I. The Regulatory Impetus: DAC8 and the Dissolution of Crypto-Asset Anonymity
The draft legislation transposes into Polish law the DAC8 Directive, whose principal objective is the extension of automatic tax information exchange mechanisms to encompass crypto-assets. Throughout the preceding decade, while traditional financial accounts achieved comprehensive transparency under the Common Reporting Standard (CRS), crypto-assets remained largely outside the regulatory perimeter. As the legislative explanatory memorandum observes:
The majority of crypto-assets are not subject to reporting obligations under Directive 2014/107/EU, as they do not constitute funds held in deposit accounts or financial assets. Furthermore, crypto-asset service providers and operators are, in most instances, not encompassed by the existing definition of financial institution under Directive 2011/16/EU. Consequently, a problematic situation has emerged from the perspective of tax information exchange, wherein crypto-assets—serving as alternative payment or investment instruments—may be transferred and held without interaction with traditional financial intermediaries and without any central administrator possessing comprehensive visibility into both transactions conducted and the location of held crypto-assets.
This regulatory asymmetry is now being addressed. DAC8 implements the Crypto-Asset Reporting Framework (CARF) developed by the Organisation for Economic Co-operation and Development—the same institutional architecture that effectively dismantled Swiss banking secrecy in the traditional financial sector.
II. Reporting Entities: Defining the “Reporting Crypto-Asset Service Provider”
The draft legislation introduces a critical taxonomic category: the “reporting crypto-asset service provider.” This designation encompasses several distinct categories of market participants.
MiCA-Licensed Exchanges.
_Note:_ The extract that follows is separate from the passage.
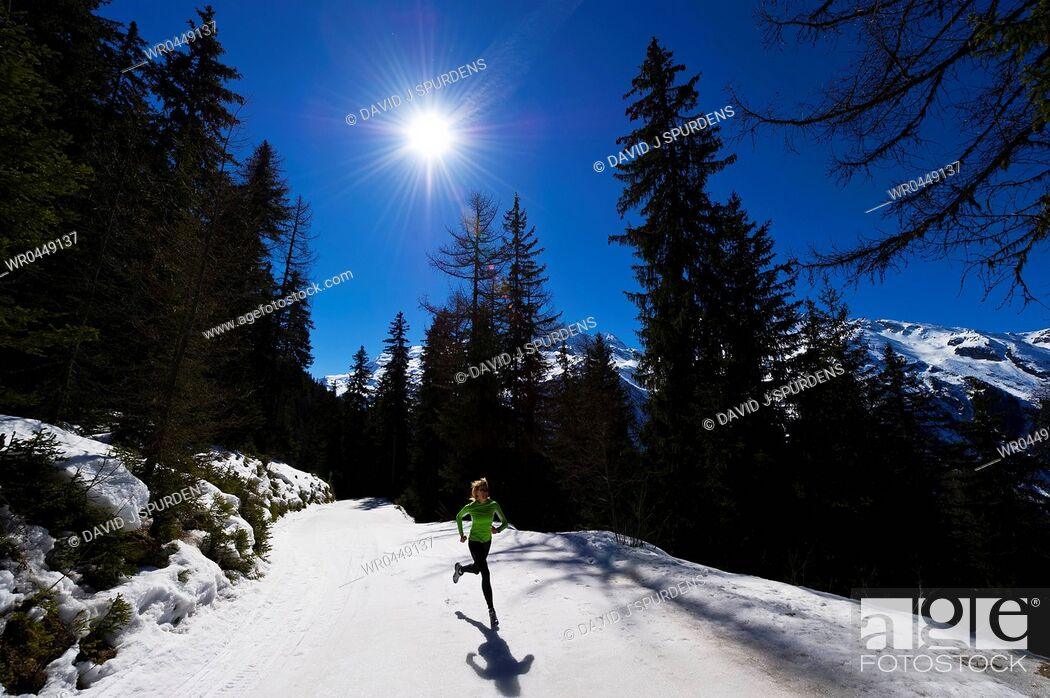 Stock Photo: A jogger running on snowy mountains.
Platforms such as Binance, Coinbase, Kraken, and all other entities holding Union authorization for crypto-asset services under the Markets in Crypto-Assets Regulation fall within this category.
Crypto-Asset Operators. This novel classification captures entities not directly subject to MiCA but nonetheless providing functionally equivalent services. The category includes platforms operating under reverse solicitation arrangements and operators facilitating NFT transactions.
Staking and Crypto-Lending Service Providers. The draft legislation expressly extends reporting obligations to staking services and crypto-asset lending arrangements—services not directly regulated under MiCA.
Crypto-Asset ATM Operators and Select DeFi Platforms. To the extent such entities exercise effective control over transactions, they fall within the reporting framework.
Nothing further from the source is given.